In this case, each heart patient has a matching counterpart. One from the pair receives treatment, while the other does not. The differences in their outcomes are then analyzed. Such a design reduces noise because:

• It controls for individual variability like sex, weight, and smoking history.
• This design focuses solely on the treatment effect \( \beta \).

This paired approach strengthens internal validity and increases the power of the statistical test.

likelihood ratio test

The likelihood ratio test is used to compare statistical models with and without a specific parameter, like \( \beta = 0 \) in this exercise. The goal is to determine if the parameter significantly improves the model.
To apply this test:

• The null model assumes \( \beta = 0 \).
• The alternative model assumes \( \beta eq 0 \).

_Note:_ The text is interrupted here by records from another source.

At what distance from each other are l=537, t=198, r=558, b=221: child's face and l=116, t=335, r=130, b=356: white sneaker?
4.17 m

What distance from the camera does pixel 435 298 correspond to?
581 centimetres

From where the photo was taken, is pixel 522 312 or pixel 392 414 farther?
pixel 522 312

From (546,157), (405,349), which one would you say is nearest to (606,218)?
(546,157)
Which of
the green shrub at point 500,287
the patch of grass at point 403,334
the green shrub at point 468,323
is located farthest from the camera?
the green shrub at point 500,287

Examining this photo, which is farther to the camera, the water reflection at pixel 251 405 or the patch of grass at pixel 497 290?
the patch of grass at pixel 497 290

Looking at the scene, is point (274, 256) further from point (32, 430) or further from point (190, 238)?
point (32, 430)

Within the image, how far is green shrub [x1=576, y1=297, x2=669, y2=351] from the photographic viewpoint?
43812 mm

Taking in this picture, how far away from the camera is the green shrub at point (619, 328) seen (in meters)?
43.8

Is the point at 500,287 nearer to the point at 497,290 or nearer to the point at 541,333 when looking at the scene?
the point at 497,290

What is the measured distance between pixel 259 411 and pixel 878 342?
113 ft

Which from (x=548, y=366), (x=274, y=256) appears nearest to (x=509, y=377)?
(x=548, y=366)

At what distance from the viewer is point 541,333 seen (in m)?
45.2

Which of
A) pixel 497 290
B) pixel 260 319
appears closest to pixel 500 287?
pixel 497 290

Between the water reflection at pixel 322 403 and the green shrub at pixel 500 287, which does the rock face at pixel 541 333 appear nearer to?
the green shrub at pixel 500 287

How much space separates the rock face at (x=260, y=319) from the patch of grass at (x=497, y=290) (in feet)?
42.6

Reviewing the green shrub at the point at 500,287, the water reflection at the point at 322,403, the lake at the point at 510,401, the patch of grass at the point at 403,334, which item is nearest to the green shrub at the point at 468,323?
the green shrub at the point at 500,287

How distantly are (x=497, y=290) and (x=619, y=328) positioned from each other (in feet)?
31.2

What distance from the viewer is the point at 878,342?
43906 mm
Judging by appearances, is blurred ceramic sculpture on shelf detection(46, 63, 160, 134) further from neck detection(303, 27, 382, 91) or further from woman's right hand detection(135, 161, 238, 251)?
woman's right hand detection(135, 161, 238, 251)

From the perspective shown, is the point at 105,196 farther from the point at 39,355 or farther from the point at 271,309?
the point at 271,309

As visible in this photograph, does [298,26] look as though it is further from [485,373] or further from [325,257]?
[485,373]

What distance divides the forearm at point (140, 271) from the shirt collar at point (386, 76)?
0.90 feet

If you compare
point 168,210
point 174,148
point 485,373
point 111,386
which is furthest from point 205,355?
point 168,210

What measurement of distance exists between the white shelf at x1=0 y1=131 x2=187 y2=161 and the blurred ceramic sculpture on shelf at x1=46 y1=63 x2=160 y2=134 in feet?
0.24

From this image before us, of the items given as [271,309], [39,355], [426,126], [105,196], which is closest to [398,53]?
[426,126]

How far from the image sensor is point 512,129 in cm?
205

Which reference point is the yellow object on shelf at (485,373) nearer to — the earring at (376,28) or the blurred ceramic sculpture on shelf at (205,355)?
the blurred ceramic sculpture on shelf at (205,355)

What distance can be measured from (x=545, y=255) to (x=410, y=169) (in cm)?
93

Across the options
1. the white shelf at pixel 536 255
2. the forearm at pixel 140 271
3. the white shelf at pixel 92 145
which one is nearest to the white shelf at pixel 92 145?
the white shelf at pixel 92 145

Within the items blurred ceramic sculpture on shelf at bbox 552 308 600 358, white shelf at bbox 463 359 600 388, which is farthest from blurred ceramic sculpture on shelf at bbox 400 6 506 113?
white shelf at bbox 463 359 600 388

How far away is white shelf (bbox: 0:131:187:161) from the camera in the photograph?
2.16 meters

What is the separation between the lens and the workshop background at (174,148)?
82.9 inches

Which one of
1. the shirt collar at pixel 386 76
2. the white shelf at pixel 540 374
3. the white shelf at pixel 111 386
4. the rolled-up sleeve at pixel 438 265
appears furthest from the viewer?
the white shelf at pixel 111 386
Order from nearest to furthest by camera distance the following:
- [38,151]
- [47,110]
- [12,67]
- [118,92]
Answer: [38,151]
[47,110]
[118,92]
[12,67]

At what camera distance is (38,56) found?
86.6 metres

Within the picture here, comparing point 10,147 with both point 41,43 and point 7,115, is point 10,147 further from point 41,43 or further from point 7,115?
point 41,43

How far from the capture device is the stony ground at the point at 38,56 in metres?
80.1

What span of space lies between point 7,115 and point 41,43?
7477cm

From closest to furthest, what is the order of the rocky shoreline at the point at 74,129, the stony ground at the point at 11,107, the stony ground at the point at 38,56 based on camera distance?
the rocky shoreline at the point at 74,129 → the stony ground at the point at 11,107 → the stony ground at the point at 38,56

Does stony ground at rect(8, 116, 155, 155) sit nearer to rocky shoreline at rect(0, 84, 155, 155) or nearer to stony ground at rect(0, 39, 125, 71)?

The test statistic, \( \frac{\bar{Z}^2}{\sum(Z_j - \bar{Z})^2} \), measures the strength of the observed mean difference relative to variability. A higher value means \( \bar{Z} \) isn't likely due to chance, suggesting the treatment possibly has an effect.

degrees of freedom

Degrees of freedom (df) represent the number of values in the final calculation of a statistic that are free to vary. In hypothesis testing, they ensure that our statistical tests accurately reflect the variability in the data.
In paired samples, each patient pair contributes one piece of independent information. Thus, for \( n \) pairs:

• The formula is \( n-1 \) for degrees of freedom.
• This affects the critical value from the Student's t-distribution used in hypothesis testing.

Understanding df is crucial because it influences both the width of confidence intervals and the significance level of your test results.

Student's t-distribution

Student's t-distribution is essential for analyzing data with small sample sizes, especially when the population standard deviation is unknown. It is bell-shaped like the normal distribution but has thicker tails, which reflect more uncertainty.
Key features include:

• Dependence on degrees of freedom: As df increases, it approaches the normal distribution.
• Used to derive critical values for t-tests and confidence intervals.

In this experiment, the t-distribution helps us determine if the observed difference in \( \bar{Z} \) is significant, indicating a potential treatment effect on blood pressure. It's a crucial tool when working with smaller \( n \) due to increased variability.